FBI's handling of case may serve as model for any future conflicts

In the end, the saga of the "freemen" may finish with a whimper rather than a bang. If it does, the lesson, say government officials and experts, is that patience, quiet negotiations, and a better understanding of such groups' aberrant religious and political beliefs are more successful in resolving confrontations than the armed assaults at Waco, Texas, or Ruby Ridge, Idaho.

"It's a far better way to deal with dissident subcultures of the left or the right than we've seen over the last 20 or 30 years," says Chip Berlet, an expert on radical movements at Political Research Associates, a think tank in Somerville, Mass.

The Federal Bureau of Investigation and other law-enforcement agencies, says Mr. Berlet, "are now trying to employ this new model of putting the group in the context of its belief structure and approaching them accordingly."

For example, several weeks ago the FBI brought to Montana Philip Arnold of the Reunion Institute, a Houston think tank on religions, to advise the federal agents on handling the freemen. Mr. Arnold had been critical of federal-agency actions during the 1993 siege at Waco. This week, FBI officials also accepted as mediators several representatives of the CAUSE Foundation, an organization based in Black Mountain, N.C., that has represented Ku Klux Klan leaders as well as Branch Davidian members who survived the Waco episode.

While the pace of resolution has seemed frustratingly slow to local officials and ranch families, the trust built up over weeks of negotiations apparently allowed freemen leaders to leave the compound for consultations with the FBI without fear of being nabbed on the spot. And it undoubtedly set the scene for those inside what they called "Justus Township" to begin leaving - especially when officials agreed to dismiss relatively minor charges and when they also asked family members to help in the negotiations.

Sherry Matteucci, the United States Attorney for Montana, made a point of publicly saying she was "exceedingly grateful" to the sister of one woman inside the compound who decided to leave with fellow family members. "The love of family played a significant part in this result," she said.

While the tactics appear to have been successful in this case, the FBI may get other opportunities to refine them. There is evidence that militia and freemen-like activity has spread to at least 18 states, according to the Anti-Defamation League of B'nai B'rith, a Jewish organization that tracks hate groups.

"The freemen ... have been energetic in proselytizing their ideology, which includes religious and racial bigotry," warns the ADL in a recent study. "They have conducted seminars instructing followers from around the country in their views and ... about 800 people have traveled to the freemen's Montana ranch over the course of a year to learn how to produce false financial documents."

Meanwhile, according to the Coalition for Human Dignity in Portland, Ore., common-law courts - a device used by radical groups to "sue" local, state, and federal officials - now are active in 30 states.

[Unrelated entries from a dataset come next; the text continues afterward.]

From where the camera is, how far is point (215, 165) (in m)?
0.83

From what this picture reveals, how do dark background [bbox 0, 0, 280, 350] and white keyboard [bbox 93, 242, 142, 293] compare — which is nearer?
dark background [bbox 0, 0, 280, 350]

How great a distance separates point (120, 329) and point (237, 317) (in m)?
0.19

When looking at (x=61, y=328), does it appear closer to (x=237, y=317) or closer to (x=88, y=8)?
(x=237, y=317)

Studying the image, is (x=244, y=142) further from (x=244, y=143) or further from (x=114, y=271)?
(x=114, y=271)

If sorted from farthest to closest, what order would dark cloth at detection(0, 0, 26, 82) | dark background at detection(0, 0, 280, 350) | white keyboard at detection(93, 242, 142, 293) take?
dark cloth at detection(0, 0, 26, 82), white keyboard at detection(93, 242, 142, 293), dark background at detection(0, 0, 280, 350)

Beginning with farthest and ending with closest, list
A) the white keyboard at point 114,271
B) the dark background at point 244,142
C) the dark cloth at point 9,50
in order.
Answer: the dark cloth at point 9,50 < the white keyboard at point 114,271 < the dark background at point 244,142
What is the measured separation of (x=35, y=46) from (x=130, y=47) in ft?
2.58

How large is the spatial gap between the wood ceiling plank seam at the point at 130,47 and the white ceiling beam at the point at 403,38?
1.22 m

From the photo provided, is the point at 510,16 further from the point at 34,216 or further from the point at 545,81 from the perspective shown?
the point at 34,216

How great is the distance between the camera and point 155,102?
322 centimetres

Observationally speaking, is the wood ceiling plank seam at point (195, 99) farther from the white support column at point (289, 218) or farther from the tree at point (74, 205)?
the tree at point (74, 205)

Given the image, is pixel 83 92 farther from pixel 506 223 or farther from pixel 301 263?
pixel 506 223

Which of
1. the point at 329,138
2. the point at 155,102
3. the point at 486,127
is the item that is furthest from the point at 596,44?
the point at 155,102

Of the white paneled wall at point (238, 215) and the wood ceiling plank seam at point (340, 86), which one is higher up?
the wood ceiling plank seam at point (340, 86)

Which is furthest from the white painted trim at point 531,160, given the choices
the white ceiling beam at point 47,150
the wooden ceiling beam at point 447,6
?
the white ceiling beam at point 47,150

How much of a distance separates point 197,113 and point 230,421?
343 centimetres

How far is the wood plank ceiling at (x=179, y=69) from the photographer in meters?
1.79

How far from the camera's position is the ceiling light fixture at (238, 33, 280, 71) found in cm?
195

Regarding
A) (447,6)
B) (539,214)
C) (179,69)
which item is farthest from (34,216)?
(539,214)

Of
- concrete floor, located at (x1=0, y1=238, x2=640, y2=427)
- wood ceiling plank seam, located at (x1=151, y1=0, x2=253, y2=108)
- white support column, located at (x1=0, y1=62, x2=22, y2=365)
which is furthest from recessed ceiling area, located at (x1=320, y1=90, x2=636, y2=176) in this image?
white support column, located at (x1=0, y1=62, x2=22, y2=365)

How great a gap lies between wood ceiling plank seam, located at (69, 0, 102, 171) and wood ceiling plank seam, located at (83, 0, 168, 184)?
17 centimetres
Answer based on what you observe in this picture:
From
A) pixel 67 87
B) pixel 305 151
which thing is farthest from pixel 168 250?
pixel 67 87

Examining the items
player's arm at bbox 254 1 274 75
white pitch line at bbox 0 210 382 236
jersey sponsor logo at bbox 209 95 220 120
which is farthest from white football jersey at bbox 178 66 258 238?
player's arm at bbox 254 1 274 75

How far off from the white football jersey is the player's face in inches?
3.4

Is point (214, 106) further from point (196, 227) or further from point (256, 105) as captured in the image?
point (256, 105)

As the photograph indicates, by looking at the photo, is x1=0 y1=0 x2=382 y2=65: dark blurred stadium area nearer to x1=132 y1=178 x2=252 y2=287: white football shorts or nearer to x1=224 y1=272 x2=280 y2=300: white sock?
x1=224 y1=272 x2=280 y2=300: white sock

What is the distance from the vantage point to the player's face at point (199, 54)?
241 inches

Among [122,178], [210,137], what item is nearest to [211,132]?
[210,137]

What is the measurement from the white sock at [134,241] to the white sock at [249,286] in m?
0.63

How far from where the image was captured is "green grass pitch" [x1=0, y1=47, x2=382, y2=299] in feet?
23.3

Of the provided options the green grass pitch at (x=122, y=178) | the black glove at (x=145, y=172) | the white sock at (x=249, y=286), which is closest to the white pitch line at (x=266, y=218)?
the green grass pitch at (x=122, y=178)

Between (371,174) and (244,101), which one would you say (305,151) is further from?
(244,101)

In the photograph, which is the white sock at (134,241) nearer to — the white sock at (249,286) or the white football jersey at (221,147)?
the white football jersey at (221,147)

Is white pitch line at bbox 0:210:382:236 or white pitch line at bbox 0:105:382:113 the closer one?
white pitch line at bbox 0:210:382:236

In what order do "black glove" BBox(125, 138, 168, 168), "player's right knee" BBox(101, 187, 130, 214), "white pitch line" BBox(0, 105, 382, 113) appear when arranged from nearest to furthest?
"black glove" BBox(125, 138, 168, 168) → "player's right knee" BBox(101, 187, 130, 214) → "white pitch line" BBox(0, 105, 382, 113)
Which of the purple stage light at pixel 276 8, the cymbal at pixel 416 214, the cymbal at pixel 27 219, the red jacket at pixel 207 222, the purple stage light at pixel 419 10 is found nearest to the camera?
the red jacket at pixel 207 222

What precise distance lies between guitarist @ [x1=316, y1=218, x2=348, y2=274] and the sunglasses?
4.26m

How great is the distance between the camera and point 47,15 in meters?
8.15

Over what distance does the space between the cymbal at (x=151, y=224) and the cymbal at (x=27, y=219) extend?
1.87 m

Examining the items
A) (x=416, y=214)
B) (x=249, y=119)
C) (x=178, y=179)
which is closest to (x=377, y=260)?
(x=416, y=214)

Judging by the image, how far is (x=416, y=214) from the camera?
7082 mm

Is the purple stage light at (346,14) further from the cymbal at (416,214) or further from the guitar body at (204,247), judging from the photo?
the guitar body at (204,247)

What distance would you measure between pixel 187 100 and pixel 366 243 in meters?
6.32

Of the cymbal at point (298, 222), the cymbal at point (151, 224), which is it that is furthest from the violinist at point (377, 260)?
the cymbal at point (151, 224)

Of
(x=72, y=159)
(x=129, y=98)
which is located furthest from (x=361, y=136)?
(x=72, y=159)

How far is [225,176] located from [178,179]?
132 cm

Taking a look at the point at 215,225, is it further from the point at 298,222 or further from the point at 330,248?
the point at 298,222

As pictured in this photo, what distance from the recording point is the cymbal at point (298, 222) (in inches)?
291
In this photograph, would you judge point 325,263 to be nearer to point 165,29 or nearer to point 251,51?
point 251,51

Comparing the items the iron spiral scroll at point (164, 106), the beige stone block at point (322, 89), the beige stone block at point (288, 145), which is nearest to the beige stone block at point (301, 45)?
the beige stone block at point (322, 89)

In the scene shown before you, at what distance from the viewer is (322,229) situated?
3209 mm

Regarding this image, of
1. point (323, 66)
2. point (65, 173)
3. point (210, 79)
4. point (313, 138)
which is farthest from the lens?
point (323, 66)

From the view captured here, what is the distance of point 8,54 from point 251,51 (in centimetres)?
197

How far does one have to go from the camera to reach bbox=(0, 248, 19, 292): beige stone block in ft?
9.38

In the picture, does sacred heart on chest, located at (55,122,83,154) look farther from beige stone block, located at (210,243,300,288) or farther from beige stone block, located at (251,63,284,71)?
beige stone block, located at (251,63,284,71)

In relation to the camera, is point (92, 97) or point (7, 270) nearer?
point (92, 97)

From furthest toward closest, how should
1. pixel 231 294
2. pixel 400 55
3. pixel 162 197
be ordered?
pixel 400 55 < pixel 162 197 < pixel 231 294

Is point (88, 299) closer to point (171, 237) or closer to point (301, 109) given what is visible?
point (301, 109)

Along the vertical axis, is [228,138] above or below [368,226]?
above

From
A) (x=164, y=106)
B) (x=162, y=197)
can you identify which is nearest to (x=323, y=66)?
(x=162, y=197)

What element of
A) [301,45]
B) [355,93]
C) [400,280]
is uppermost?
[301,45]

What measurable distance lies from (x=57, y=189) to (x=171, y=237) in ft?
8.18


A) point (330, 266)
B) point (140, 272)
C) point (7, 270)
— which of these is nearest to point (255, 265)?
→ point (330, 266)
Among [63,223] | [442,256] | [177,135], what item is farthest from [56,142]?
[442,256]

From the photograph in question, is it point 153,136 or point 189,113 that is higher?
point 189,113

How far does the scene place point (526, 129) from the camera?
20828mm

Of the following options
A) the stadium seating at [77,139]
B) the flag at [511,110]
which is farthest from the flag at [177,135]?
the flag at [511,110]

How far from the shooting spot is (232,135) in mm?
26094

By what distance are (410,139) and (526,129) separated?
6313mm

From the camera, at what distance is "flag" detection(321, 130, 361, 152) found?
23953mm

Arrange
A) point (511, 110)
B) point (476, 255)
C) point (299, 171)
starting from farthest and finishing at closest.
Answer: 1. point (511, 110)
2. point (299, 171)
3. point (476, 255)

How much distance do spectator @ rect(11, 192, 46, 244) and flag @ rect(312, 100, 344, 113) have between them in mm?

"There is no effort on the part of these activists to reform the existing system or to highlight specific instances of injustice," warns a recent report by the coalition. "Rather common-law court proponents seek to displace existing judicial authority by investing themselves with the power of law and employing private armies - 'militias' and 'posses' - to enforce their decisions."

Computers, laser printers, and Internet home pages also have become the weapons of choice among such groups - ways to provide easy and widespread access to the public. This has added to the concern over the so-called "patriot movement."

At last count, unofficial state militias in Michigan, Ohio, Missouri, Montana, North Carolina, Pennsylvania, South Carolina, and Virginia had set up Internet sites.

The 11-week drama involving the antigovernment radicals on a Montana ranch began to break last week when Gloria Ward and her two daughters and common-law husband left the freemen compound on a ranch in Brusett, Mont. On Tuesday, group leader Edwin Clark was flown by FBI aircraft from the ranch to Billings, Mont., where he met with LeRoy Schweitzer and Daniel Petersen. It was the March arrest and jailing of these two men on fraud charges that began the standoff. The next day, Amanda Kendricks, the last minor among 17 members, left the ranch.

At this writing, at least some of the remaining freemen were expected to surrender in exchange for some sort of legal airing of their complaints against the US government and local authorities.

Ohio-based historian Mark Pitcavage, who specializes in militias and is completing a book titled "Armies of Darkness," calls the Montana freemen "the most infamous of these right-wing anarchists."

"They spawned an extralegal empire in the wilderness of Montana, using not AK-47s but legal briefs, not military uniforms but the Uniform Commercial Code," he writes. "But they wavered between being patriotic paralegal-guerrillas and simple frauds, and ended up bringing down upon themselves the enmity not only of the hated federal government, but friends and neighbors as well."